Normal, également, d’attendre que tous les enfants soient sortis de l’école de Russin avant de repartir. Et en hiver, cela peut représenter de longues minutes avant que les petits n’arrivent, emmitouflés dans leurs vêtements chauds, et qu’ils devront parfois rattraper sur leur temps de pause. Clairement, ce qu’ils font au quotidien dépasse le cahier des charges d’un simple conducteur. « Les parents attendent beaucoup de nous », continue Joseph. « Parfois, peut-être trop. Nous, on fait le maximum pour la sécurité des enfants, mais c’est vrai qu’on redoute un peu qu’il y ait un vrai problème un jour, et qu’on nous tienne pour responsables ». Frédéric m’explique que l’an dernier, de janvier à juin, ils ont pu avoir un accompagnateur sur ces trajets officieusement scolaires. « C’était à l’initiative de Globe, et ça nous a vraiment soulagé. » Malheureusement, une personne supplémentaire a un coût, et personne ne semble décidé à l’assumer. En attendant, cette ligne au charme particulier continue d’arpenter la région, avec comme capitaines deux hommes au sourire franc et à la générosité sans limite.

Les habitants de la Champagne et du Mandement ne le mesurent peut-être pas forcément, mais ils ont vraiment des conducteurs en or sur « leur » ligne X.

Consignes d'exercice:
**a)** Résumez en deux phrases le texte sur la ligne X.
**b)** Répondez aux questions suivantes d'après le texte sur la ligne X :
(i) De quelle école les conducteurs attendent-ils que tous les enfants soient sortis avant de repartir ?
(ii) À l'initiative de qui un accompagnateur a-t-il été présent sur les trajets l'an dernier ?
(iii) Les habitants de quelles régions ont des conducteurs en or sur « leur » ligne X ?
Les lignes qui suivent forment un matériel distinct, sans rapport avec le texte.

Matériel:
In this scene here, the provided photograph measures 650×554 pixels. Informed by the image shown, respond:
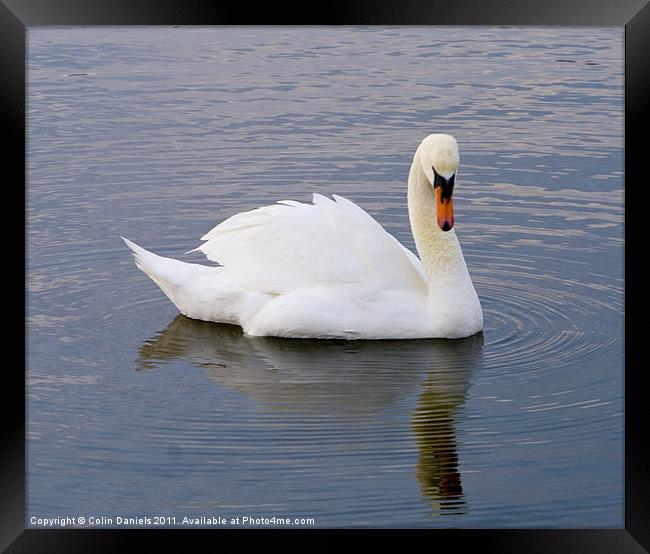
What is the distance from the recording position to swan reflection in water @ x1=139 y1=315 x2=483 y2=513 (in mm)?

* * *

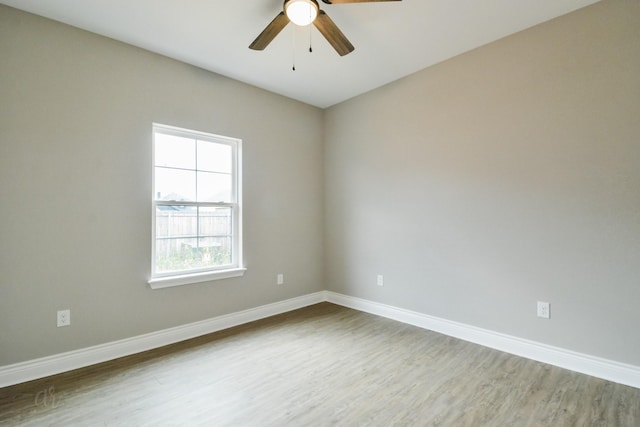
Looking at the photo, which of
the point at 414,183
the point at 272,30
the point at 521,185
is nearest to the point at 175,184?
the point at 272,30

Réponses:
**a)** Les conducteurs de la ligne X attendent que tous les enfants soient sortis de l'école de Russin et font le maximum pour leur sécurité, mais ils redoutent qu'on les tienne pour responsables si un vrai problème survient un jour. Un accompagnateur présent de janvier à juin l'an dernier, à l'initiative de Globe, les a vraiment soulagés, mais personne ne semble décidé à en assumer le coût.

**b)**
(i) L'école de Russin.
(ii) De Globe.
(iii) La Champagne et le Mandement.